Parts of the exercise:
- 1) Write out the part of the letter below that opens with the words containing "Dear Mom: I" and closes with "hated the flavor.", with no changes.
- 2) Answer these questions using the letter below, one answer per line.
(a) What flavor of lip balm does the oldest granddaughter love?
(b) How long did the mother drive when the writer had a stomach flu in the freshman year of college?
(c) How old was the writer when they had chicken pox?
- 3) Decide whether each statement agrees with the letter below. Answer yes or no, and quote the words from the letter that settle it.
(a) The writer bought the grape-flavored lip balm.
(b) The writer still has to place pills on the back of the tongue.
(c) The writer had mono in the same year as the stomach flu.

Dear Mom: I Remember Us
Dear Mom,
Your oldest granddaughter loves grape-flavored lip balm.
I would never buy grape-flavored anything but the lip balm came in a trial beauty box subscription. The smell always makes me think of Dimetapp. I remember you making me take it whenever I had a cold, even though I hated the flavor.
I remember you taking care of me when I was sick…
I remember I could never swallow pills (I still have to put them on the back of my tongue), so you would try every method you could come up with if I had to take antibiotics, including covering the pill in margarine and trying to stick it down my throat. I’m pretty sure I thought you were crazy at the time.
I remember you driving two hours when I had a horrible stomach flu my freshman year of college, while my roommate quarantined my half of the dorm room by spraying me down with Lysol. And I remember you bringing me home from college when I had mono the same year.
I even remember you spraying my throat with Chloraseptic, while I was sitting on the potty, when I was 2 years old and had chicken pox, probably because it was the only time you caught me sitting still long enough to let you do it.

Source material:
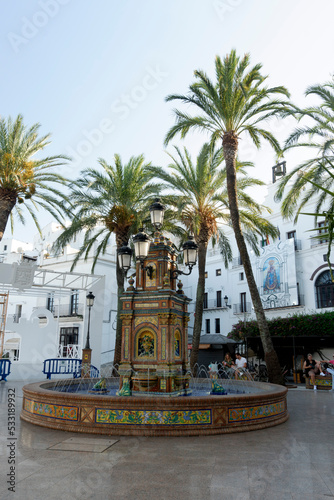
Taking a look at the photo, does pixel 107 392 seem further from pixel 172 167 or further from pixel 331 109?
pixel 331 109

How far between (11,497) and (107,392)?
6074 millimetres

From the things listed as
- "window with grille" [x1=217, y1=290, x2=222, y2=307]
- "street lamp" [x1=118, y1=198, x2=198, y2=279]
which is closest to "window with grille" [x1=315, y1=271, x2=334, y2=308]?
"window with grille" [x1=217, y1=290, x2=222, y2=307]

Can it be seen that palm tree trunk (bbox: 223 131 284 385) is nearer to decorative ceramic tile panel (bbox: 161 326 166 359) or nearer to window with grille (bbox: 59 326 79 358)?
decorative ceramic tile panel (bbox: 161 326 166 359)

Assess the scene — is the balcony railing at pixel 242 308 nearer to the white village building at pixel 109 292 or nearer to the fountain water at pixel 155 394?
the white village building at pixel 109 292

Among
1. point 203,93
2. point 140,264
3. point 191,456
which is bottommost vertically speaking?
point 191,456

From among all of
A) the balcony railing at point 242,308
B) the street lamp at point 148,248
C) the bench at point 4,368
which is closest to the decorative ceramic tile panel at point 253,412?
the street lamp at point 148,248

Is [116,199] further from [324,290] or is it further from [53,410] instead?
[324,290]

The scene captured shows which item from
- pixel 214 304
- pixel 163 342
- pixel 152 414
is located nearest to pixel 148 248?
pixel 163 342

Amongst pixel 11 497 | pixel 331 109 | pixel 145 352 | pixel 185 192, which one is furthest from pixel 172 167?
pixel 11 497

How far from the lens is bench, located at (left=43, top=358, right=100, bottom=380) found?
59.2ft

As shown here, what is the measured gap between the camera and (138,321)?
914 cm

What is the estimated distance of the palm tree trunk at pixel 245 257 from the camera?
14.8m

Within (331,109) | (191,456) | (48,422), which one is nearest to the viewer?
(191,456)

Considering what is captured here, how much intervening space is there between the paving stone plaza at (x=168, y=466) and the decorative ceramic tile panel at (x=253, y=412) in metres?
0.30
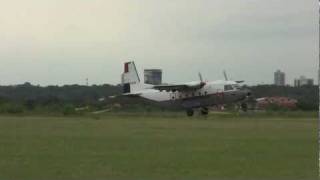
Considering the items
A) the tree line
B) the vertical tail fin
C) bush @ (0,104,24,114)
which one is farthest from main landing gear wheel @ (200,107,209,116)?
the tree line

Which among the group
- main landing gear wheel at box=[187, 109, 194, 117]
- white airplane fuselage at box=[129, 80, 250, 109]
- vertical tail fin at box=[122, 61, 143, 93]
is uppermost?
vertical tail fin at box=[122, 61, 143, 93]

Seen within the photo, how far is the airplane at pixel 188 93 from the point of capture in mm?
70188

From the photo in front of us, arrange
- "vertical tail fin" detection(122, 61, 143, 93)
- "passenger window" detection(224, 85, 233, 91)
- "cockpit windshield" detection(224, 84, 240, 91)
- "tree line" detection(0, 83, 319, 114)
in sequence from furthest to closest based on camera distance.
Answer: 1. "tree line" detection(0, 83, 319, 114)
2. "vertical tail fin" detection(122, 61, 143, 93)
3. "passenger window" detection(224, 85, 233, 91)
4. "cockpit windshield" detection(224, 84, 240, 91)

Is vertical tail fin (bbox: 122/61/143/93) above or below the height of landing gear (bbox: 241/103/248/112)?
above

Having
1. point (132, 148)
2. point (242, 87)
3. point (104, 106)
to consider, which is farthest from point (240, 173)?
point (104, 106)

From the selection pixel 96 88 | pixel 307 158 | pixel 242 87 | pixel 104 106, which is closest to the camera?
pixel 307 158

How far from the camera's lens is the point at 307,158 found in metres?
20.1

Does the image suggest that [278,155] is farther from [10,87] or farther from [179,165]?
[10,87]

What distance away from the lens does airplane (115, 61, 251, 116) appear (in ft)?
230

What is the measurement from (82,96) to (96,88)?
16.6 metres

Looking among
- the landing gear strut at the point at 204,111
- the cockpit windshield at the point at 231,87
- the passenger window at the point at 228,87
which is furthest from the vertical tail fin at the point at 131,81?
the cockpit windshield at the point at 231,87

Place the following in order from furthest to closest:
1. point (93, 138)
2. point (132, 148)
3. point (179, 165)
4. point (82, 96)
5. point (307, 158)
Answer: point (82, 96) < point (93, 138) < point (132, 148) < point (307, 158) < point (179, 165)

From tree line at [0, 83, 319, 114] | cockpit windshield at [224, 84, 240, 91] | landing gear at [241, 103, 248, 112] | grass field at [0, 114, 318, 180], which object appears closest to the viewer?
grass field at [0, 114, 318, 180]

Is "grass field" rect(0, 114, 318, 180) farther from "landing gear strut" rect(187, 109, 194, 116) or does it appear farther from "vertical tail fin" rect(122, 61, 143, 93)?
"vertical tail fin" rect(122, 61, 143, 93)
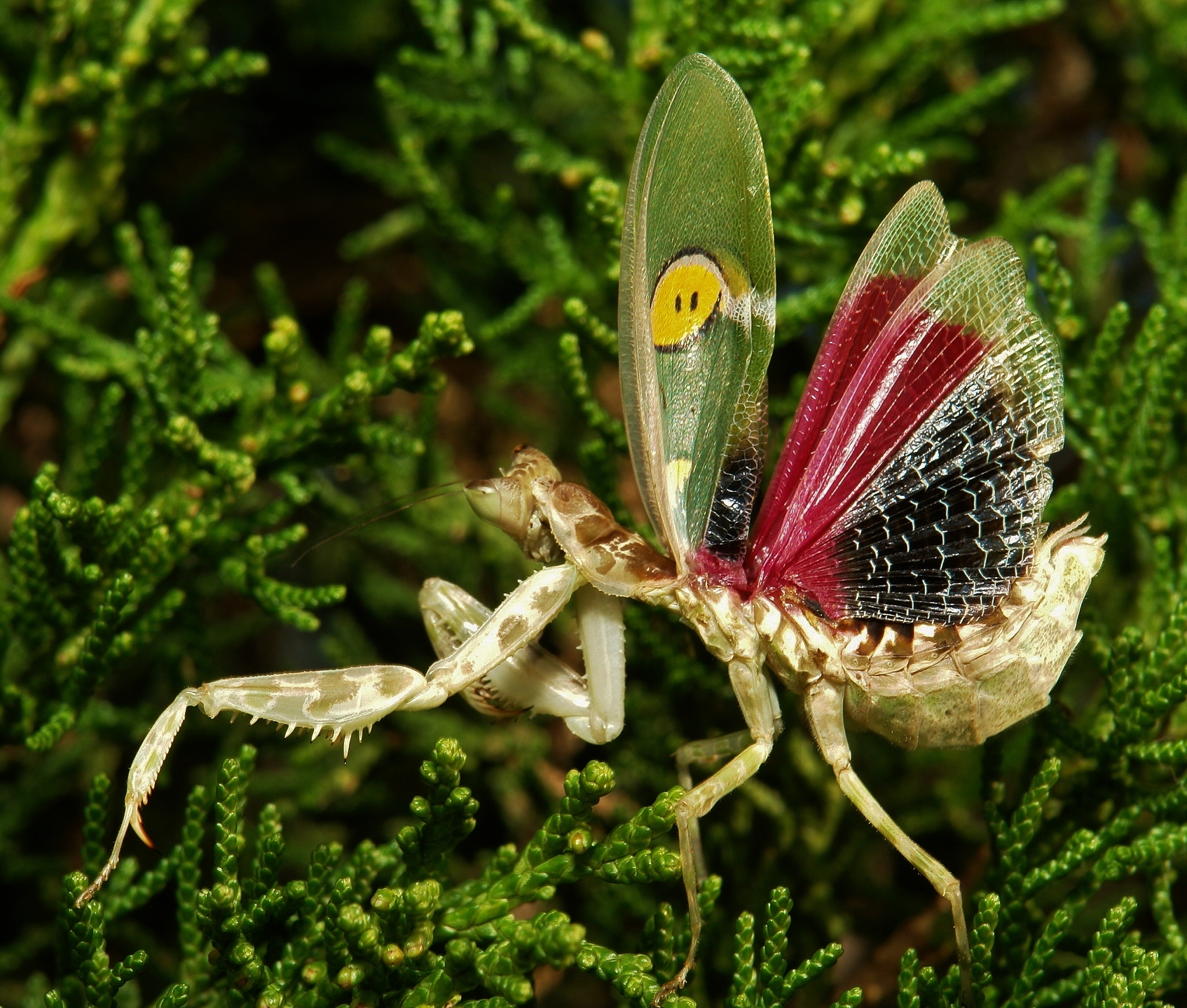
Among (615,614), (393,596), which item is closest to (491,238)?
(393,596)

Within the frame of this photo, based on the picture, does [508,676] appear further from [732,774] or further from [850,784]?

Per-task answers:
- 1)
Dear Mom: I Remember Us
Dear Mom,
Your oldest granddaughter loves grape-flavored lip balm.
I would never buy grape-flavored anything but the lip balm came in a trial beauty box subscription. The smell always makes me think of Dimetapp. I remember you making me take it whenever I had a cold, even though I hated the flavor.

- 2)
(a) Grape
(b) Two hours
(c) 2 years old

- 3)
(a) No: "I would never buy grape-flavored anything but the lip balm came in a trial beauty box subscription."
(b) Yes: "I still have to put them on the back of my tongue"
(c) Yes: "I remember you bringing me home from college when I had mono the same year."